Execution? Or Evaluation?
One of the most pervasive metaphors that dominates programming is the idea of execution. Programs execute, as do functions, as do the tiniest of assignment statements.
One purpose of FP is to defeat — or at least deflate — this metaphor.
The alternate metaphor that obtains in FP is evaluation. FP programs are basically calculators except that they are not over mere numbers but over arbitrarily complex data structures.
To do FP is to replace execution by evaluation.
Abstract? or Concrete?
The related flip is that whereas OOP-ers like their data structures to be abstract data types FP-ers try to keep all their data as concrete as possible.
ie the Java embarrassment that int
is not a proper class is flipped into a positive and pervades the language/paradigm. If we can keep all types concrete its a Good Thing!
Lets see a session
? 1 + 3
4 : ℤ
Simple calc model like python; though notice the type
? [1,2] ++ [3,4]
[1, 2, 3, 4] : ℒ.ℤ
So the calc model applies to list data structures as to nos uniformly
? [("Eggs", 12), ("Bread", 2)]
[("Eggs",12), ("Bread",2)] : ℒ.⦇ℒ.Char, ℤ⦈
More complex; notice that strings are just lists of Char
No spurious excess ontologies here!
? [("Eggs", 12), ("Bread", 2)] ++ [("PeanutButter", 1)]

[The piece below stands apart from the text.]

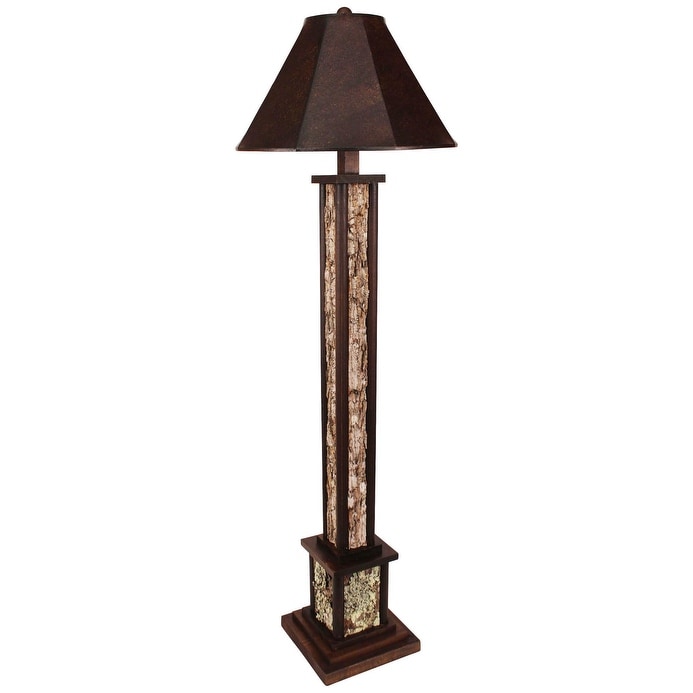 Rustic Mission Style Floor Lamp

[("Eggs",12), ("Bread",2), ("PeanutButter",1)] : ℒ.⦇ℒ.Char, ℤ⦈
And these more sophisticated data structures are as easily handled as the simplest; So far looks just like python
? [("Eggs", 12), ("Bread", 2)] ++ ["PeanutButter"]
ERROR: Type error in application
*** expression : [("Eggs",12),("Bread",2)] ++ ["PeanutButter"]
*** term : [("Eggs",12),("Bread",2)]
*** type : ℒ.⦇ℒ.Char, ℤ⦈]
*** does not match : ℒ.(ℒ.Char)
Whoops! Type error
Python etc will give the error but at a later inconvenient point
Now we move on
Expression trees
ctype Expr where
Plus, Mul : Expr → Expr → Expr
Lf : ℤ → Expr
Whats the ctype
?? A concrete type.
They (trees) can be constructed
- trivially as an
Lf
(leaf) wrapping an ℤ
to give a trivial tree
- Or take two trees
l
and r
and make Plus.l.r
; Likewise Mul.l.r
What does it mean that the type is concrete?
? Plus.(Lf.2).(Lf.3)
Plus.(Lf.2).(Lf.3) : Expr
This is trivial looking but actually deep
Just as 3:ℤ
SELF-EVALUATES to 3:ℤ
(the trivial case of evaluation)
Plus.(Lf.2).(Lf.3) : Expr
self-evaluates to itself
Further just as 2+3
(non-trivially) evaluates to 5
Similarly for expression trees
If we want to say that the "2+3" tree is the l-subtree of the "(2+3)*5" tree
we could do
t1 = Plus.(Lf.2).(Lf.3)
t2 = Mul.t1.(Lf.5)
? t2
Mul.(Plus.(Lf.2).(Lf.3)).(Lf.5) : Expr
Finally an expression evaluator
eval.(Lf.x) = x
eval.(Plus.l.r) = eval.l + eval.r
eval.(Mul.l.r) = eval.l * eval.r
? eval.(Plus.(Lf.2).(Lf.3))
5 : ℤ
? eval.t2
25 : ℤ
In short a tree data structure in 3 lines — NO IO NO MEMORY MGMT
And the exp-evaluator (or tree-interpreter) another 3 lines!